Nigeria: the battle of the fuel subsidy

President Goodluck Jonathan has picked a battle that every Nigerian president, military and civilian in the past 20 years has fought and lost in one way or another.
With the cost of maintaining government now running at three quarters of the national budget, there is little room for investment in the infrastructure and services the country needs to continue growing. One obvious saving could be made if the state stopped subsidizing fuel – as cabinet ministers have hinted they will do in 2012.
In the FT’s annual special report on Nigeria published Wednesday Lamido Sanusi, the central bank governor, says the overall cost of the subsidy is equivalent to just over $16bn, or $200,000 more than the state has earned from oil revenues this year.
Of this, $7-8bn is the amount shelled out on the subsidy itself. Another $8bn is delivered to oil marketers in letters of credit. Even then, this spending doesn’t guarantee cheap fuel. The subsidy distorts the market, discourages maintenance of the refineries and promotes smuggling. In many parts of Africa’s leading oil producer fuel is diverted to the black market before it is even delivered cheaply to the pump.
Because Nigeria’s refineries are barely functional, the country is forced to sell its unprocessed stock on the global market and import the refined fuel it needs for domestic consumption. The government guarantees any losses incurred by fuel marketers and middlemen on the imports. Not all of them are entirely scrupulous.
According to one former official at the Nigerian National Petroleum Corporation who spoke to us, at least half the cost of the subsidy is diverted in over-invoicing, demurrage fees (costs incurred by ships being delayed, in reality or otherwise, in reaching port), and “round tripping” – when cargos are registered and taken out to sea, only to be re-registered for twice the subsidy.
“If you remove the subsidy you would at least take away all the demand that is fuelled by smuggling and rent seeking,” Sanusi says. This measure, and legislation to extract higher revenues from the oil industry, would create something like $16bn of additional funds for the state, he says.

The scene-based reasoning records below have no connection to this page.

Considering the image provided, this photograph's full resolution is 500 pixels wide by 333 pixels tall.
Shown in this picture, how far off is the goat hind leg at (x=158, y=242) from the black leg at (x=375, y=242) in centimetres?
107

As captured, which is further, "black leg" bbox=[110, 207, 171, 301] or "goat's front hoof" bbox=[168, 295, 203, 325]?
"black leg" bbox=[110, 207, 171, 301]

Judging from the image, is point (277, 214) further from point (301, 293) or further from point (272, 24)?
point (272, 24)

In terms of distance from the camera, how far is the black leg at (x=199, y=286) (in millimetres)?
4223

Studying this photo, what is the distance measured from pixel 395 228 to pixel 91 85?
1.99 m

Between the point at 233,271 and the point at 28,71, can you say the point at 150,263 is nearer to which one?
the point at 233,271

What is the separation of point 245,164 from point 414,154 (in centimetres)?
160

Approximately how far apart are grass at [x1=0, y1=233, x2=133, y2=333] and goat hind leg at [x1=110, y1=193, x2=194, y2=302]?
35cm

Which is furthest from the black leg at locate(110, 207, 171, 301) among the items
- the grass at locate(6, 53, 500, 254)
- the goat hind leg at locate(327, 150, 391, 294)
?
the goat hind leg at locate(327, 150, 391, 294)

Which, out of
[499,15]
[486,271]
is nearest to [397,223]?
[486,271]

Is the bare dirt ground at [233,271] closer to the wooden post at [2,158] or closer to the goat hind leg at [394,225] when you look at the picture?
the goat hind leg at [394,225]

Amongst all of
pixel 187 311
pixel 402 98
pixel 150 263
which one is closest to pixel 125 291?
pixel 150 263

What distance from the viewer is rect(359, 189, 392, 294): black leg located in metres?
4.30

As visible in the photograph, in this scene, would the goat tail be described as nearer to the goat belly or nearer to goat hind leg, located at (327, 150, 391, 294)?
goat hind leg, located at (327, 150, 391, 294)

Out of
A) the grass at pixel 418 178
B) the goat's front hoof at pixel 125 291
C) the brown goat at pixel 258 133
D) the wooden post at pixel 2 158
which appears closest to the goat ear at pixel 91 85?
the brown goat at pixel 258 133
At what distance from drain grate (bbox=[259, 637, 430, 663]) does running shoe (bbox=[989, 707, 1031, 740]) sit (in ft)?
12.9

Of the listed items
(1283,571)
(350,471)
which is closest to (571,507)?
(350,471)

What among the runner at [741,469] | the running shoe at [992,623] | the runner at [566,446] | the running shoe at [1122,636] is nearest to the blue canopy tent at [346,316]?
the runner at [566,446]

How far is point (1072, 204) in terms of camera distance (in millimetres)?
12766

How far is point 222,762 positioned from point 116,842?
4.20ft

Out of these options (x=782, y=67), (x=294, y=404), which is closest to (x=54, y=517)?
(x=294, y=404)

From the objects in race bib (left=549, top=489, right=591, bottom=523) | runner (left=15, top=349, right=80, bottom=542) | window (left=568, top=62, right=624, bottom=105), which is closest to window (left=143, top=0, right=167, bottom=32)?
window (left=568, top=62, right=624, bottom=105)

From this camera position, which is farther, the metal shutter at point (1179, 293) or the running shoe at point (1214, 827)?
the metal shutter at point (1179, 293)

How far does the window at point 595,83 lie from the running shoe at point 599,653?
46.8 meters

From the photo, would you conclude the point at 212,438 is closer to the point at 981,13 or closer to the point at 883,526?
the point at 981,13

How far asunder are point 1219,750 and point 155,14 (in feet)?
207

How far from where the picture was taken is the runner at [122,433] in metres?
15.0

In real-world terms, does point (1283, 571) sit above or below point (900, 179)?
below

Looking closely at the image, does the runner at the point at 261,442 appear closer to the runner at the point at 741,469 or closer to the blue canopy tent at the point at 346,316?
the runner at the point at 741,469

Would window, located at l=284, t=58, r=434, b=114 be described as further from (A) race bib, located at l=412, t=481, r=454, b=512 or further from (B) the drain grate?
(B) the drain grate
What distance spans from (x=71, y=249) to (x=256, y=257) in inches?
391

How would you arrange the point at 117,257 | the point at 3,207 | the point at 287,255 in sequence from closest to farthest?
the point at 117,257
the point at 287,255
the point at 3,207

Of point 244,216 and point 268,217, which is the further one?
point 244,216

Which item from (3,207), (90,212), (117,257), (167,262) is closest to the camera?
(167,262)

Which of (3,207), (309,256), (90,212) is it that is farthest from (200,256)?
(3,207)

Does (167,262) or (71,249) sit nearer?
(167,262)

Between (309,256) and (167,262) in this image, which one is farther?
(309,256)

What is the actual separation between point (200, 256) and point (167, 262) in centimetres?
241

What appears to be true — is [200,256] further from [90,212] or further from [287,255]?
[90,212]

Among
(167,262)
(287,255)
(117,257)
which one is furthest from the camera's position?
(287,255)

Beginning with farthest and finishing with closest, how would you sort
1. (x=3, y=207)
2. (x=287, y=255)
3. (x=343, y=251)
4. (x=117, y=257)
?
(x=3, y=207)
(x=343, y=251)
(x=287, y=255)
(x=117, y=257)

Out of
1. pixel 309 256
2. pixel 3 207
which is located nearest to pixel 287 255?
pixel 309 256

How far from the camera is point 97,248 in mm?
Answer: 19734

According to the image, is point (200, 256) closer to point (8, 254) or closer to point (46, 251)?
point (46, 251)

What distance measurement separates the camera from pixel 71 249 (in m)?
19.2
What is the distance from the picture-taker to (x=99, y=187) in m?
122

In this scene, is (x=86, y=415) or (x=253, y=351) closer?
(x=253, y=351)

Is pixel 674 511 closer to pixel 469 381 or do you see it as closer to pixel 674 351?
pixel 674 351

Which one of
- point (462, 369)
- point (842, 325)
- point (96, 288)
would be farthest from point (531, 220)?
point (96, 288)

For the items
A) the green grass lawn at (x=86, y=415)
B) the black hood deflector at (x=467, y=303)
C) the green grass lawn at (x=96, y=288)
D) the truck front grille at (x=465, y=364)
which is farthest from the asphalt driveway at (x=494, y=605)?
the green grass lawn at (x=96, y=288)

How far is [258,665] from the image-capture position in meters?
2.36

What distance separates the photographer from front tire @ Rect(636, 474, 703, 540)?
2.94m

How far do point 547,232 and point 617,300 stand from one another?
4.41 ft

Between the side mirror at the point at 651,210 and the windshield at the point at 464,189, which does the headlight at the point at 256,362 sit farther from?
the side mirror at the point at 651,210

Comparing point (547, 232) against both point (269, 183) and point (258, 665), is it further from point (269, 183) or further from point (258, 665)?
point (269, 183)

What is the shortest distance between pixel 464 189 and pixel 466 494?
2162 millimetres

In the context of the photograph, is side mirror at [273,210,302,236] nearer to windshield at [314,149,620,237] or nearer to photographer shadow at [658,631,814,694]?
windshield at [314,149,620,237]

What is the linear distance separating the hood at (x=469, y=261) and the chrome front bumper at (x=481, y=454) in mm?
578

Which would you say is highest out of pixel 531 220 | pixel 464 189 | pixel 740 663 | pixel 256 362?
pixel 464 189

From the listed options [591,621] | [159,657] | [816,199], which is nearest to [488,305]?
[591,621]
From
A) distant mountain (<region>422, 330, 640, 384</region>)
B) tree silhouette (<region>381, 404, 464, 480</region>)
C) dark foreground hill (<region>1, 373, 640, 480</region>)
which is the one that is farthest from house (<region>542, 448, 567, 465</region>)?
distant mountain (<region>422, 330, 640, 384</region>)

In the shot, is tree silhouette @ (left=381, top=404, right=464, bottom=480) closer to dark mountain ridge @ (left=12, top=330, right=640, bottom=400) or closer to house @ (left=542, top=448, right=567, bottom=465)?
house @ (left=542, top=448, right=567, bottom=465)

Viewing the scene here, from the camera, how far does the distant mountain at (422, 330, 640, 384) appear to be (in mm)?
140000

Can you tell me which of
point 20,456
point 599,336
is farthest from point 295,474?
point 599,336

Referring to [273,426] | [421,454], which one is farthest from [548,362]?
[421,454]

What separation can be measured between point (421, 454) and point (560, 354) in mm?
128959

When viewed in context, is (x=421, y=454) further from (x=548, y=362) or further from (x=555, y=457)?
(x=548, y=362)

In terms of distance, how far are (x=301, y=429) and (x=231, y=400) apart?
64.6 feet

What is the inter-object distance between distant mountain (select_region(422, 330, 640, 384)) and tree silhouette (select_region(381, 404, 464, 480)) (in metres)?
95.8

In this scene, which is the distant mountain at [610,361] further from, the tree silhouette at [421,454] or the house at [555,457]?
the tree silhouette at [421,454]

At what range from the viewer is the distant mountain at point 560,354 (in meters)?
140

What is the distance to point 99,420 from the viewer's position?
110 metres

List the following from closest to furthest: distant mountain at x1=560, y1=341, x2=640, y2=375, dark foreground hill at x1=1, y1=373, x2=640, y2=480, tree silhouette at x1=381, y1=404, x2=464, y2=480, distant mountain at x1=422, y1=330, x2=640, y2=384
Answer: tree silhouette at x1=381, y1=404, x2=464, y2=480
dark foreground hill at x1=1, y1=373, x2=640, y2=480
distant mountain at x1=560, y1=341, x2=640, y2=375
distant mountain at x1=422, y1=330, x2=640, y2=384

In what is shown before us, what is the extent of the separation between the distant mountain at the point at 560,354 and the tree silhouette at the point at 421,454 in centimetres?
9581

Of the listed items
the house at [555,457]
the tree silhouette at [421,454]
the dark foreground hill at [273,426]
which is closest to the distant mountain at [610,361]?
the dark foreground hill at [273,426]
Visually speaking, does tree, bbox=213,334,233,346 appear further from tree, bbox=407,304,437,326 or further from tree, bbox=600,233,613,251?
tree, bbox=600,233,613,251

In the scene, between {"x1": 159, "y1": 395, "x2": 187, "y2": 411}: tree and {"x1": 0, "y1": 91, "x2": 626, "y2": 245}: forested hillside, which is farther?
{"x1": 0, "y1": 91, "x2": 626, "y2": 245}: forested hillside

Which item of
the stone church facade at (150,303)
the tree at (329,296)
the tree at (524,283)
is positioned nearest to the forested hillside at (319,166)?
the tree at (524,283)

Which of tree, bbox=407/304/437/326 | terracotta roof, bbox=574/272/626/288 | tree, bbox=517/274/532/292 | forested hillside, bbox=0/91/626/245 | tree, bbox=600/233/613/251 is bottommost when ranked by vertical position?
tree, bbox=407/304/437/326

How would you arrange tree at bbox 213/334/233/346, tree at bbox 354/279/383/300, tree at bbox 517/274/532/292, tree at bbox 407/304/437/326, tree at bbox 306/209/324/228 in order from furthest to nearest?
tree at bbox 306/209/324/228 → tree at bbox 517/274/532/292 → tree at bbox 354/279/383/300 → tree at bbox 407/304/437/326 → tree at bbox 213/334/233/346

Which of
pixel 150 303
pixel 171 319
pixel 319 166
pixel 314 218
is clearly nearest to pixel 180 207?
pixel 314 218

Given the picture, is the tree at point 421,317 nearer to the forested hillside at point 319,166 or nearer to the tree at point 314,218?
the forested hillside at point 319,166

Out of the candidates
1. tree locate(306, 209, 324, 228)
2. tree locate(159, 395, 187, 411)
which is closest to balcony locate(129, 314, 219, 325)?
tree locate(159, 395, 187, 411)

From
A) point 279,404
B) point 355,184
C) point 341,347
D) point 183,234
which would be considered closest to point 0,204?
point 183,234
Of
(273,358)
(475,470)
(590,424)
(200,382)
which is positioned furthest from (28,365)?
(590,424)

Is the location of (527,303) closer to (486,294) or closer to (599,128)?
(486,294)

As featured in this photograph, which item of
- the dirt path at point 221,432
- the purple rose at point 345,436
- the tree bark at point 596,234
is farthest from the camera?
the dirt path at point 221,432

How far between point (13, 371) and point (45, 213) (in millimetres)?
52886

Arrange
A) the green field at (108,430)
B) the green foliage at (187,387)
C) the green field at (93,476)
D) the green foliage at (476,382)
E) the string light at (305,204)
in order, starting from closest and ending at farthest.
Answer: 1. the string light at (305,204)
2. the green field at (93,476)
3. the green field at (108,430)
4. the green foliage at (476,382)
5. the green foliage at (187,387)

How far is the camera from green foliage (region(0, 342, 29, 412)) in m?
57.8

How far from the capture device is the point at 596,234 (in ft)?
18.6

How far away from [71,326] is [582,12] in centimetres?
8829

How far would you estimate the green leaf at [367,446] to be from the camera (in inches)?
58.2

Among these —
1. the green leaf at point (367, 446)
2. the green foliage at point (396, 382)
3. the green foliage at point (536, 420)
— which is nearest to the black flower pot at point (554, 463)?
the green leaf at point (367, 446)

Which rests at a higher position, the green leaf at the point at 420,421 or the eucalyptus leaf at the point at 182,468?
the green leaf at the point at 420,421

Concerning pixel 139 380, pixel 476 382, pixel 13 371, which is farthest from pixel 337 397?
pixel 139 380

The problem is that Nigerians have come to see cheap fuel as an entitlement – one of the few benefits that accrue to the public from Nigeria’s position as Africa’s leading oil producer. They want to see improvements in other areas before the subsidy is lifted.
A higher fuel price would also inevitably fuel inflation, raising the cost of living across the board and inflicting hardship on the wider population at a time when high-level corruption scandals make a mockery of the government’s calls for belt-tightening measures.
“Once you take away the subsidy you automatically double or triple the generator costs of small businesses which depend on smaller generators that use petroleum, not diesel. These are the generators that drive the informal economy,” explains Toyin Akinosho, an oil analyst.
Even General Sani Abacha, the most ruthless of Nigeria’s former military dictators, withdrew his own attempt at lowering the subsidy as a result of public outcry. A recent opinion poll found that 87 per cent of Nigerians still oppose the move. The real difficulty for Jonathan lies in what carrots he can offer to placate consumers as he wields the stick of subsidy removal. This provides the first but by no means last test of whether Jonathan has the stomach for reform, and the ability to carry the public with him.